Жена дает мужу белье, кошелку, «из которой таинственно высовывается кончик березового веника». И вот Семен Григорьевич в бане. Он строго придерживается выработанного годами «регламента русской бани». Раздевшись еще до мытья парится «насухую». Пока веник парился в шайке с кипятком, Семен Григорьевич сидел на скамье, потел и покряхтывал от удовольствия, растирая заросшую седым волосом грудь.
«Пар был такой резкий, что все входящие в парную сразу пригибались к полу, словно кланялись Семену Григорьевичу, торжественно восседавшему на самом верху полка.
— Явился банный король! — крикнул мастер Зыков, старый дружок Семена Григорьевича, перебираясь со своей шайкой поближе к двери».

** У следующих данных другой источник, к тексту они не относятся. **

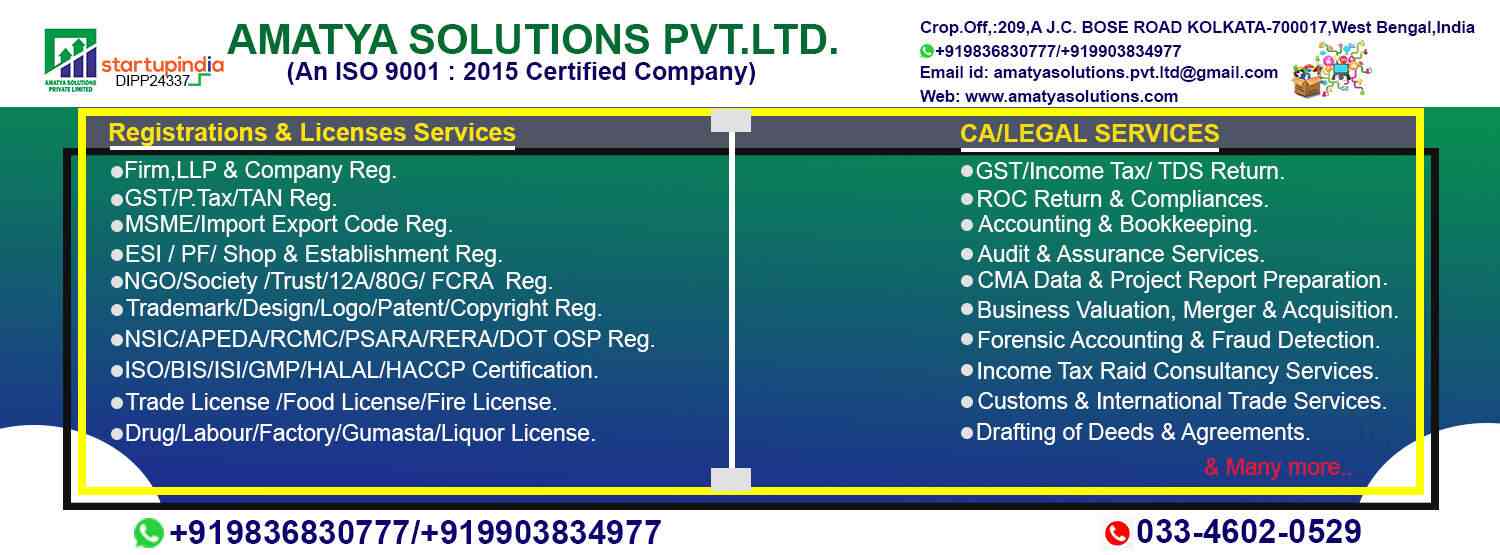 AMATYA SOLUTIONS PRIVATE LIMITED

startupindia
DIPP24337

AMATYA SOLUTIONS PVT.LTD.
(An ISO 9001 : 2015 Certified Company)

Crop.Off,:209,A J.C. BOSE ROAD KOLKATA-700017,West Bengal,India
+919836830777/+919903834977
Email id: amatyasolutions.pvt.ltd@gmail.com
Web: www.amatyasolutions.com

Registrations & Licenses Services

●Firm,LLP & Company Reg.
●GST/P.Tax/TAN Reg.
●MSME/Import Export Code Reg.
●ESI / PF/ Shop & Establishment Reg.
●NGO/Society /Trust/12A/80G/ FCRA Reg.
●Trademark/Design/Logo/Patent/Copyright Reg.
●NSIC/APEDA/RCMC/PSARA/RERA/DOT OSP Reg.
●ISO/BIS/ISI/GMP/HALAL/HACCP Certification.
●Trade License /Food License/Fire License.
●Drug/Labour/Factory/Gumasta/Liquor License.

CA/LEGAL SERVICES

●GST/Income Tax/ TDS Return.
●ROC Return & Compliances.
●Accounting & Bookkeeping.
●Audit & Assurance Services.
●CMA Data & Project Report Preparation.
●Business Valuation, Merger & Acquisition.
●Forensic Accounting & Fraud Detection.
●Income Tax Raid Consultancy Services.
●Customs & International Trade Services.
●Drafting of Deeds & Agreements.

& Many more..

+919836830777/+919903834977

033-4602-0529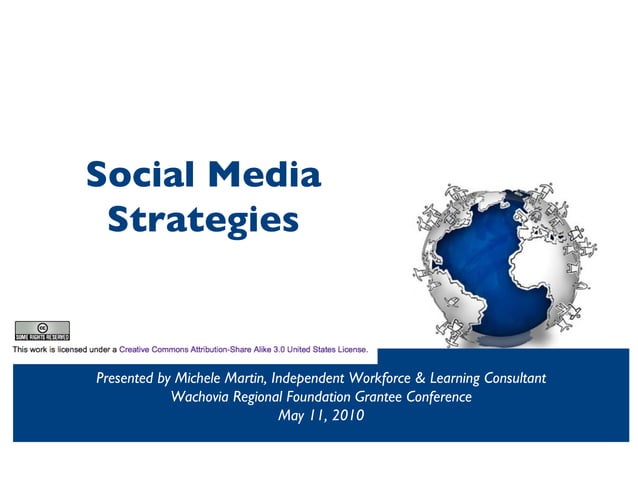 Social Media Strategies

cc
SOME RIGHTS RESERVED

This work is licensed under a Creative Commons Attribution-Share Alike 3.0 United States License.

Presented by Michele Martin, Independent Workforce & Learning Consultant
Wachovia Regional Foundation Grantee Conference
May 11, 2010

Далее рассказывается, как приплясывая Семен Григорьевич стегал себя огненным веником по бокам, спине, животу — «словно был своим заклятым врагом». От наслаждения старый рабочий ухал, даже стонал слегка. Под конец в парной вместе с Семеном Григорьевичем остался только один парень, который не хотел признать себя побежденным. А старого токаря обуял спортивный азарт, и он все больше и больше поддавал пару.
«— Ну и чертов старик! — сказал парень, перехватив сочувствующий взгляд Семена Григорьевича, и, пошатываясь, вышел из парной…»
В гордом одиночестве старый мастер долго еще «добрел душой». До тех пор, когда уже совсем истрепался многострадальный веник, и все тело горело как ошпаренное. Семен Григорьевич вышел из парной весь красный, всклокоченный, торжествующий. Целых десять минут валил от него пар — так много вобрал он в себя тепла.
Потом старый рабочий, отыскав в углу скамейку поукромнее, улегся и пролежал на ней полчаса. «Свободно дышала вся кожа, ощущение было такое, будто он заново народился». Затем Семен Григорьевич мылся с мылом, терся мочалкой и напоследок еще раз зашел в парную, чтобы чистым потом прошибло.
И вот он идет по улице, помахивая кошелкой.
«Подобревшая после бани душа Семена Григорьевича особенно остро, в каком-то радостном и немного детском свете первооткрытия воспринимала все, что происходило вокруг. Вот он поравнялся с ротой солдат в новых шапках-ушанках и добрых четверть часа шел с рядом с солдатами, машинально шагал в ногу, стараясь не отставать от рослого старшины, замыкавшего строй».
Родимая древность
Впечатляюще описание русской бани в «Плотницких рассказах» Василия Белова.
«В бане уже стоял горьковатый зной. Каменка полыхала могучим жаром… Угли золотились, краснели, потухая, и оконный косяк слезился вытопленной смолой…».